Haber yönetimi bilinçli olarak haberin ve haberin dilinin uzaktan yönlendirilmesi olarak görüldüğü gibi politik konuların medya formatına uyumlu hale getirilmesi olarak da değerlendirilebilir (Keskin, 2014:102). Haber yönetimi ile başta gelen medya kuruluşları, vb.

hedeflenir. Haber yönetimi kapsamında en çok başvurulan yöntemler bilginin yorumlanması ve gündem oluşturmadır. Politik söylemin seçmene 3.partiler yoluyla iletilmesi arttıkça, haber yönetiminin önemi artar (Henneberg, 2003).

1.4.4.12. Kamuoyu Araştırmaları

Kamuoyu araştırmaları, belli bir konudan doğrudan ya da dolaylı etkilenen/etkilenecek kişilerin/grupların veya halkın belirli bir konu hakkındaki genel eğiliminin, yaklaşımının ya da tutumlarının belirli yöntemlerle ölçülmesi, hesaplanması ve değerlendirilmesidir (Öztekin, 2010:131). Politikada yaptırılan kamuoyu yoklamaları, ticari örgütlerin yaptığı pazar araştırmalarına benzetilebilir.

Kamuoyu araştırmaları hem politik partilerin hem de tv, gazete, vb. haber yapan örgütlerin farklı amaçlarla da olsa sıklıkla başvurdukları bir yöntemdir. Politik partilerin kamuoyu yoklamaları yaptırmalarının sebepleri arasında politik ürün konusunda neye ihtiyaç duyulduğunun belirlenmesi, politik pazarın bölümlere ayrılması, kullanılan iletişim yöntemlerinin yeterliliğinin belirlenmesi gibi gereksinimlere yer alır. Ayrıca politik partiler seçimlerden önce adayların isimlerinin hatırlanabilirliği, seçmen nezdindeki izlenimleri, seçmenlerin adaylara karşı tutumları gibi konularda karşılaştırma yapılması amacıyla kamuoyu araştırmalarından faydalanılır. Kampanya esnasında kampanya bileşenlerinin yeterliliği ya da başarısının değerlendirilmesi; kampanya döneminin sonlarına doğru adayın veya rakiplerin kampanya stratejilerinin seçmenler üzerindeki etkisinin ölçülmesini sağlamak gibi amaçlarla da kamuoyu araştırmalarına başvurulur (Rademacher ve Tuchfarber, 1999).
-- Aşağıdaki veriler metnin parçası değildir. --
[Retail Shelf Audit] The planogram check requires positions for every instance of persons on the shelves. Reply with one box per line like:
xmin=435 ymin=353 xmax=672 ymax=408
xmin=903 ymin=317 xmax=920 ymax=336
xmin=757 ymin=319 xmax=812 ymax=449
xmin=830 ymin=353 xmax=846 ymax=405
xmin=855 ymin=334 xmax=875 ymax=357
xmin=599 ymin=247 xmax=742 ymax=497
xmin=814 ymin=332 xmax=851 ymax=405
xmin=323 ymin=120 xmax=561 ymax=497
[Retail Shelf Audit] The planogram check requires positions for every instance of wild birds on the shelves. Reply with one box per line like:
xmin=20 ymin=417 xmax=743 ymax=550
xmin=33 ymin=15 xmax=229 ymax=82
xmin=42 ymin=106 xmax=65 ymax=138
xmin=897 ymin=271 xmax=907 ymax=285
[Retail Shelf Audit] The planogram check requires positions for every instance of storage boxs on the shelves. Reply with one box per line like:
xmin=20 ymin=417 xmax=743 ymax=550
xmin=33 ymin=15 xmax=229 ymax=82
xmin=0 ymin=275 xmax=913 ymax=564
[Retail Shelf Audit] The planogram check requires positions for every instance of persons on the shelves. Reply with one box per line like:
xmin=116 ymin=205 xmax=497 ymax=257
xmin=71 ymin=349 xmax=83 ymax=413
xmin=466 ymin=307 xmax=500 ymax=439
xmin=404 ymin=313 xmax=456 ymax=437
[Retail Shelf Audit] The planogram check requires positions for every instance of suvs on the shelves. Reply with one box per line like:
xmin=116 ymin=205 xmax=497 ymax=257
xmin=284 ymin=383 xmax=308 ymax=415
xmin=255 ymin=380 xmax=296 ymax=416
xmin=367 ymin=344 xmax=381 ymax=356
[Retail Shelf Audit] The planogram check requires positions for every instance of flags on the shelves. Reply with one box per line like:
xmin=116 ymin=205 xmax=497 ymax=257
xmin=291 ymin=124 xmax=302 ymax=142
Haber yapan örgütlerin kamuoyu yoklamalarına başvurma nedenleri ise daha çok politik yarışta kimin ve neden önde olduğu gibi çarpıcı haberlere imza atma istekleridir. Medya örgütleri tarafından yapılan kamuoyu yoklamaları arasında izleme anketleri, belirli konulara ilişkin seçmenlerin görüşleri, panel çalışmaları, online anketler ve seçim çıkışı yapılan exit anketleri gibi anketler yer almaktadır (Mitchell ve Daves, 1999).